Data extracted from a collection
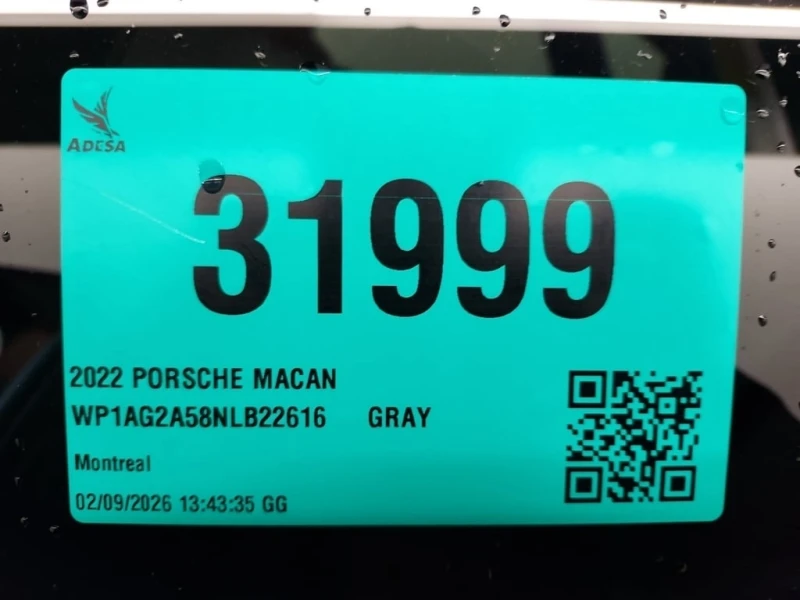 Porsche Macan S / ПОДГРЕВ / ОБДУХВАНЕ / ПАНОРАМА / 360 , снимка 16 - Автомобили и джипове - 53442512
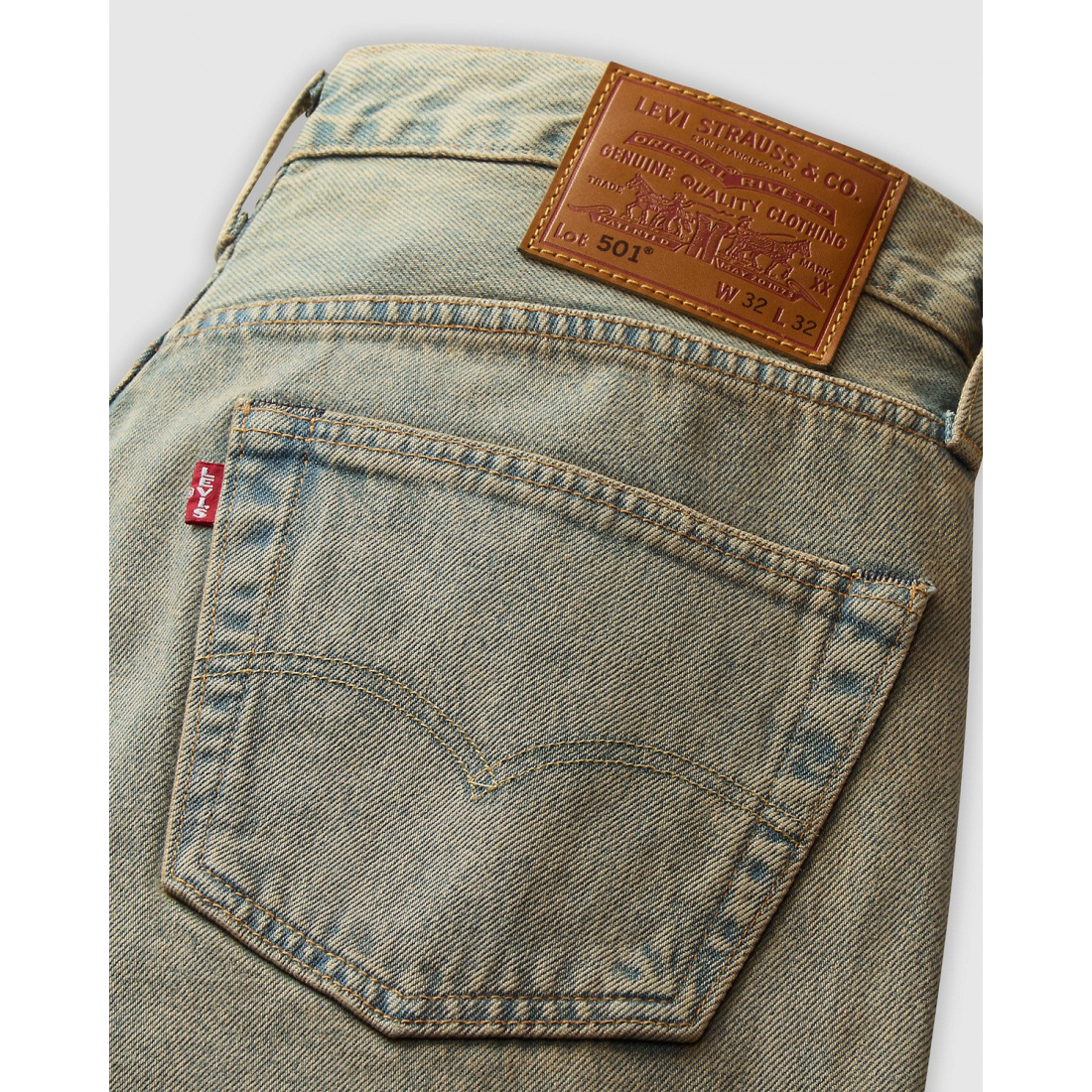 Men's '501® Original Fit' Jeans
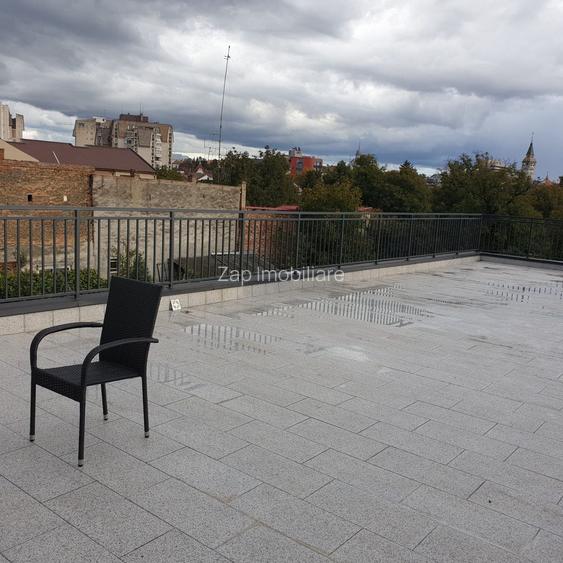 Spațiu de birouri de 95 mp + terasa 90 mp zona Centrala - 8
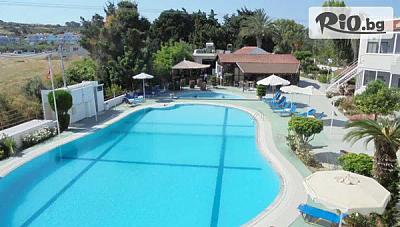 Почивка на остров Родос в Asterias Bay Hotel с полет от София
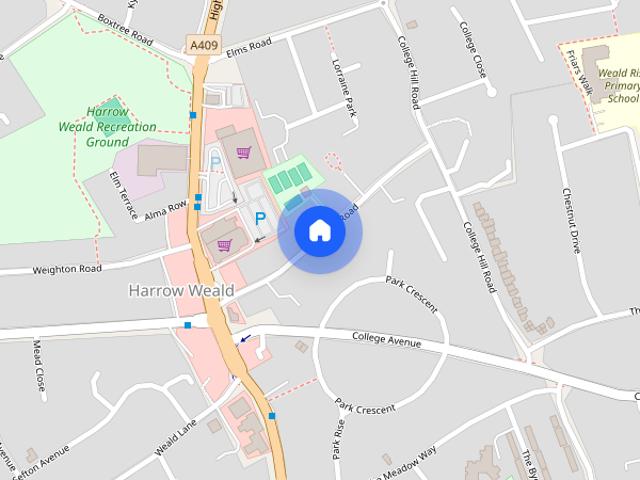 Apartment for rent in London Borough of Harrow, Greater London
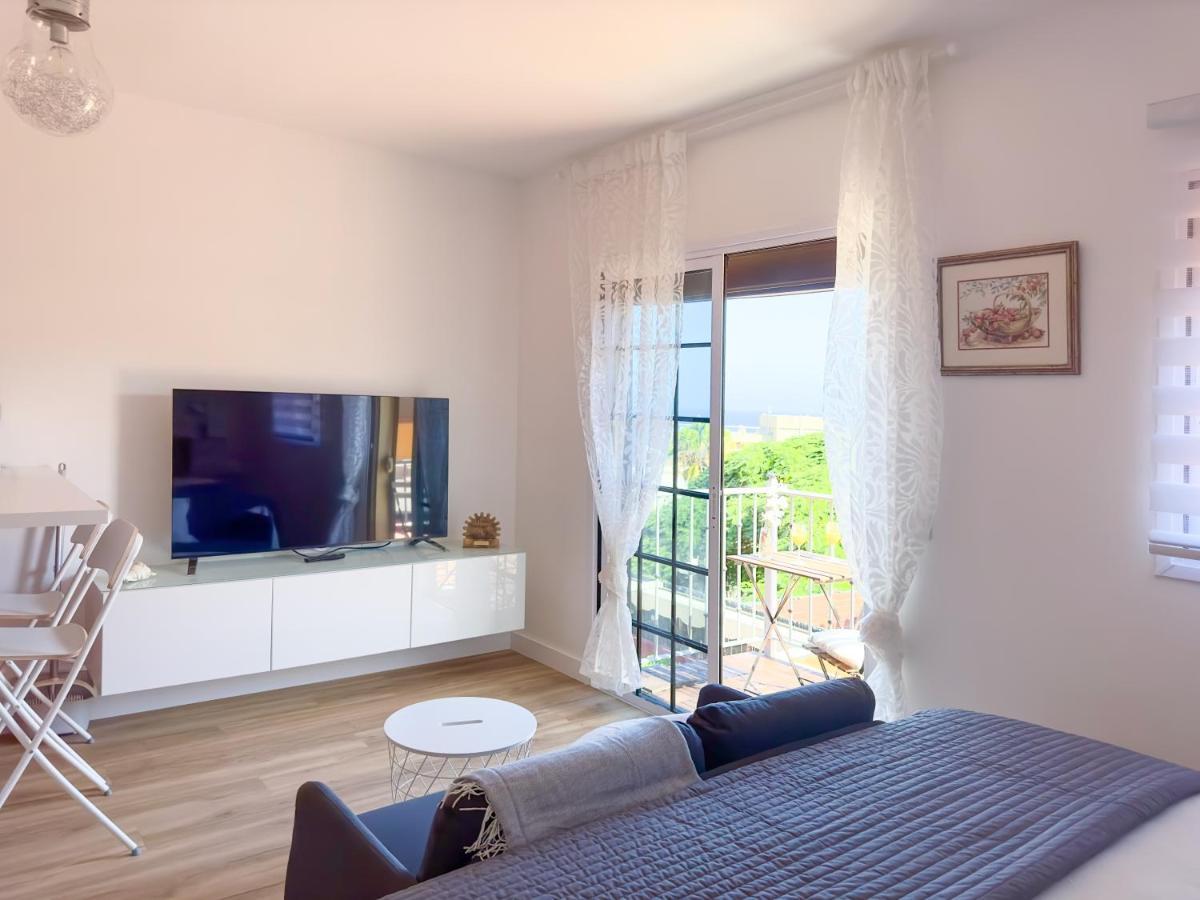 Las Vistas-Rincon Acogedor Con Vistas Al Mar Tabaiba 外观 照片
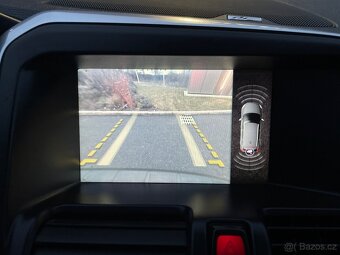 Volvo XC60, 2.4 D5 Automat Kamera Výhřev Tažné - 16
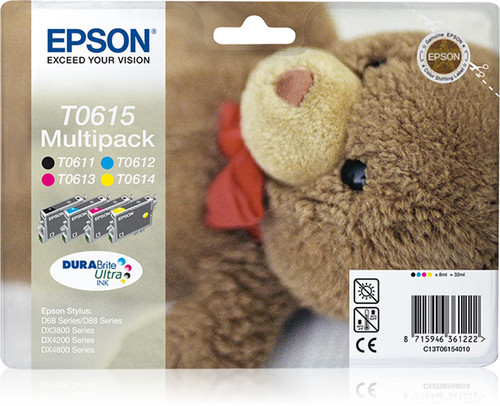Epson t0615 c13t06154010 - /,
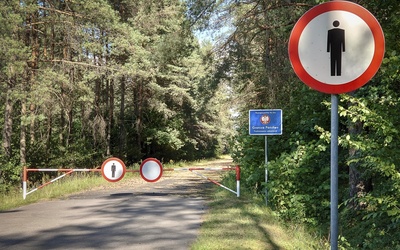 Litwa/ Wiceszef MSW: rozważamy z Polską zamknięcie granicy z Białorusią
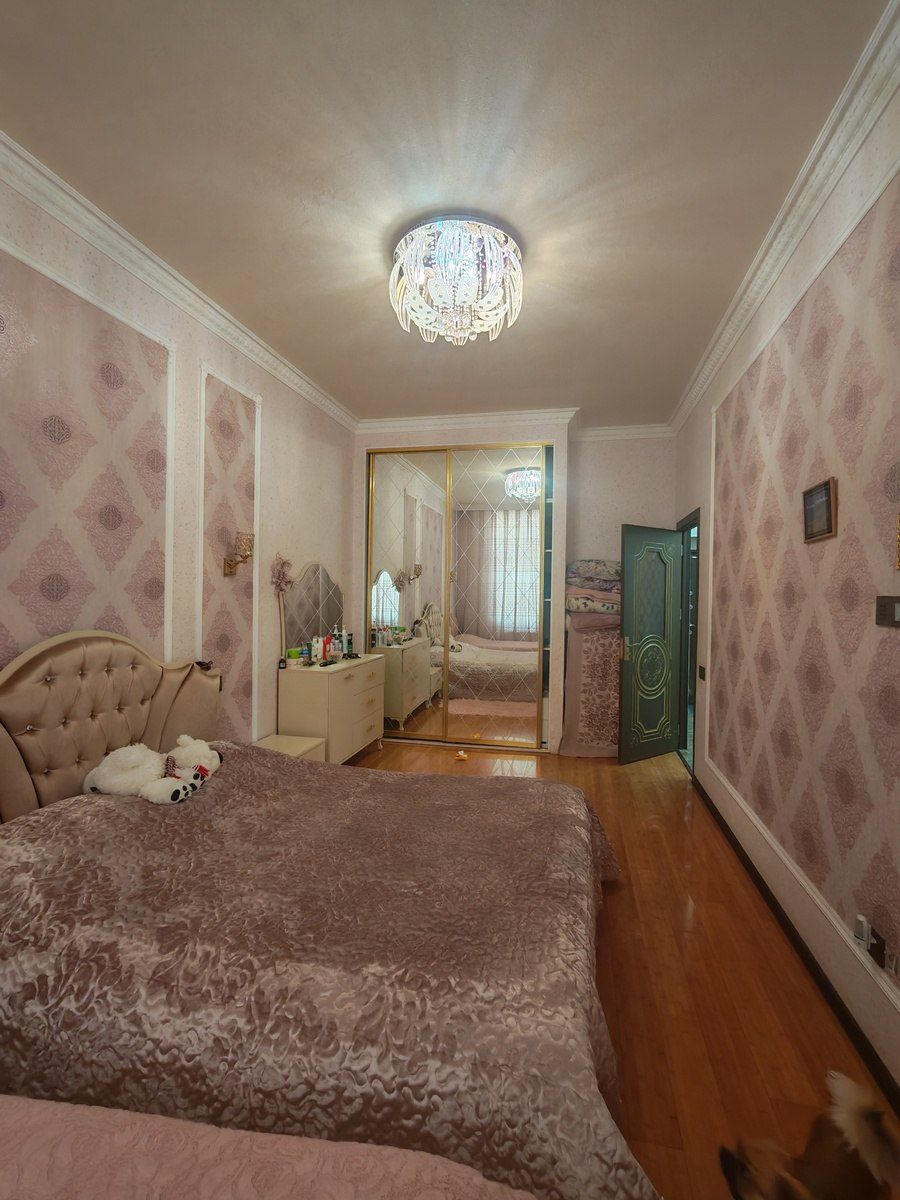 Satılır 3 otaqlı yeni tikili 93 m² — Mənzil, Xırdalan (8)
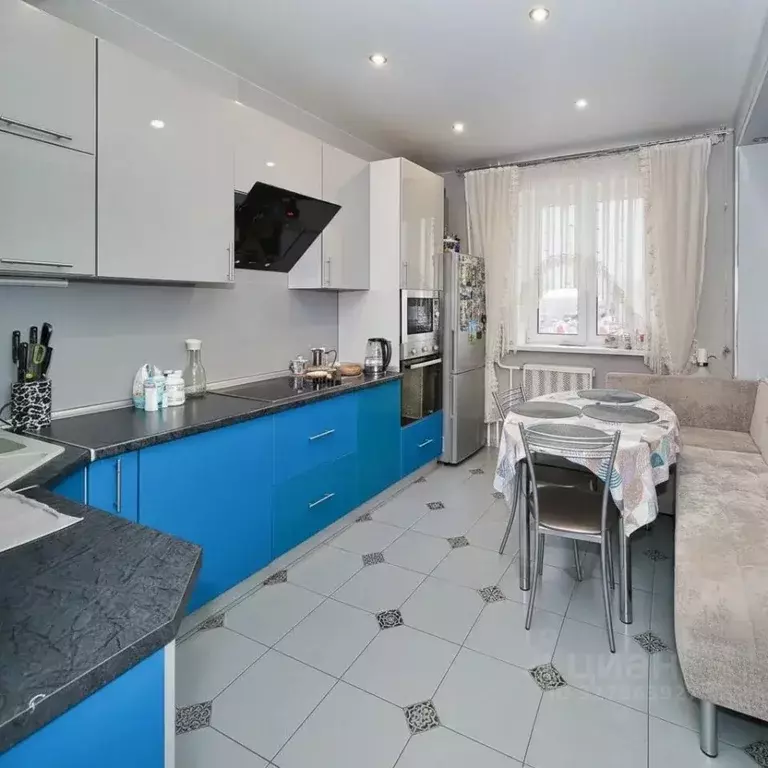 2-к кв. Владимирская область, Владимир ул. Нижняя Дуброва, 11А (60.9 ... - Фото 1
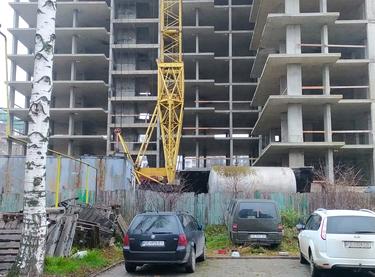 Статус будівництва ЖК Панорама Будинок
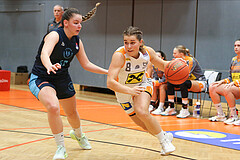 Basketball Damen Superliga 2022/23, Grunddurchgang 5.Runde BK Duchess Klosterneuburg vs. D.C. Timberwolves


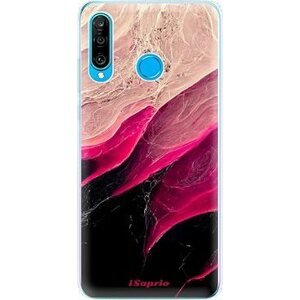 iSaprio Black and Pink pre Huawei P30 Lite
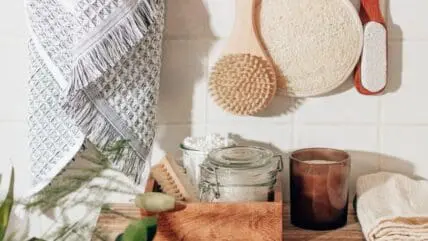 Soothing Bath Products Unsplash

# Exercise instructions
After locating the line containing "Статус будівництва ЖК Панорама Будинок" in the entries above, repeat only it and each later line through the end, exactly, without any pictures.

# Solved exercise
 Статус будівництва ЖК Панорама Будинок
 Basketball Damen Superliga 2022/23, Grunddurchgang 5.Runde BK Duchess Klosterneuburg vs. D.C. Timberwolves


 iSaprio Black and Pink pre Huawei P30 Lite
 Soothing Bath Products Unsplash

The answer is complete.